To find the missing value in the table and assume a linear relationship between \( x \) and \( y \), we first need to establish a linear equation of the form:
\[ y = mx + b \]
where \( m \) is the slope and \( b \) is the y-intercept.
From the provided data:
For the values of \( x \):
- \( x = 1 \), \( y = 12 \)
- \( x = 2 \), \( y = 14 \)
- \( x = 3 \), \( y = 16 \)
- \( x = 4 \), \( y = 18 \)
- \( x = 5 \), \( y = ? \)
Let's calculate the slope \( m \) using the first two points:
\[ m = \frac{y_2 - y_1}{x_2 - x_1} = \frac{14 - 12}{2 - 1} = \frac{2}{1} = 2 \]
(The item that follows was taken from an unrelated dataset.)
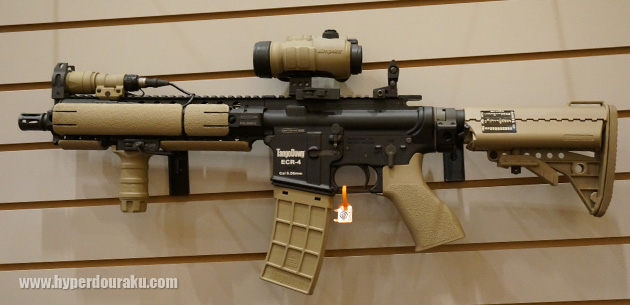 Front Sight Flashlight Adapter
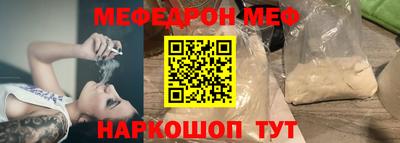 марки lsd Заводоуковск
Now we can use the slope to find the linear equation. We can use one of the known points to solve for \( b \).
Using the point \( (1, 12) \):
\[ y = mx + b \implies 12 = 2(1) + b \implies 12 = 2 + b \implies b = 12 - 2 = 10 \]
The equation of the line is:
\[ y = 2x + 10 \]
Now we can substitute \( x = 5 \) to find the missing value of \( y \):
\[ y = 2(5) + 10 = 10 + 10 = 20 \]
Thus, the missing value when \( x = 5 \) is:
\[ \boxed{20} \]